Resûl-i Ekrem (s.a.v.), yüksek ahlâkı tamamlamak üzere gönderilmiş, kendilerinde en güzel ahlâk örneğinin bulunduğu Kur’ân lisanıyla haber verilen bir Peygamberdir. Zâten ced’leri, beşeri kemâle eriştirmek ve doğru yola koymak, hayatları kusursuz, gönülleri temiz; kalpleri günah lekesinden beri, hidâyet dâvetçilerine ve mürşidlere bağlıdır.

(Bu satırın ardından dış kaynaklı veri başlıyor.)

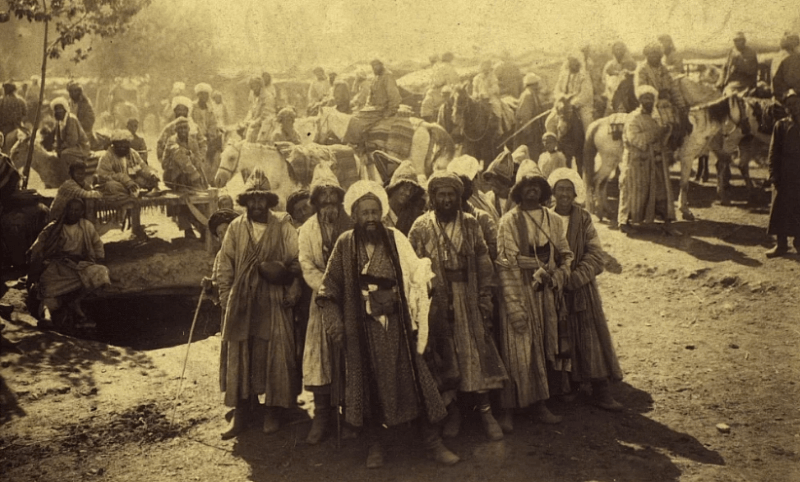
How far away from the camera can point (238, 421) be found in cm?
612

Peygamberimiz (s.a.v.), kendi ifadeleriyle kendilerini Cenâb-ı Hakk (c.c.)’ın terbiye ettiğini söylemektedirler. Bu ifâde Peygamberimiz (s.a.v.)’in ne büyük bir ahlâkî kemâlâta nail olduğunu. gösterir. Çünkü O, söylediğini önce kendi nefsinde ve şahsında tatbik eden bir vaiz idi. Başkalarına îzah edip öğrettiği edeb ve ahlâki umdelerini en mükemmel surette yaşardı.
Hayatının en mahrem sırlarına vâkıf olan zevceleri Hz. Âişe (r.a.) ve Hz. Hatice (r.a) vâlidelerimizdir.
Hz. Aişe (r.a.):
— “O (s.a.v.)’nun ahlâkı Kur’ân’dı.” diyor.
Hz. Hatice (r.a) de, ilk vahy anında heyecanlanan Resûl-i Zişân (s.a.v.)’ı, ahlâk ve meziyetlerini sayarak O (s.a.v.)’nu şöyle teskin etmeğe çalışıyordu:
— «Cenâb-ı Hakk seni asla mahcûb etmeyecektir. Çünkü Sen yakınlık bağlarına saygı gösteriyor, borçluların borcunu veriyor, fukaraya yardım ediyor, misafirleri ağırlıyor, doğruları destekliyor, muhtaçlara yardımcı oluyorsun.» (Buharî)
(Peygamber (s.a.v.) Efendimiz’in Yüce Ahlakı)
Şu âyeti kerîmeler O (s.a.v.)’nun şefkat ve merhametinin, güzel ahlâkını dile getirmektedir:
«Andolsun ki, Allah’ın Resul (s.a.v.)’ünde Allah (c.c.)’ı ve âhiret gününü umanlar ve Allah (c.c.)’ı çokça zikredenler için güzel bir örnek vardır.» (Ahzâb. 21)
«Gerçekten sen, pek büyük bir ahlâk üzeresin.» (Kalem, 4)
«Sen kaba ve katı yürekli olsaydın onlar senin etrafından dağılıp giderlerdi.» (Âl-i İmran, 159)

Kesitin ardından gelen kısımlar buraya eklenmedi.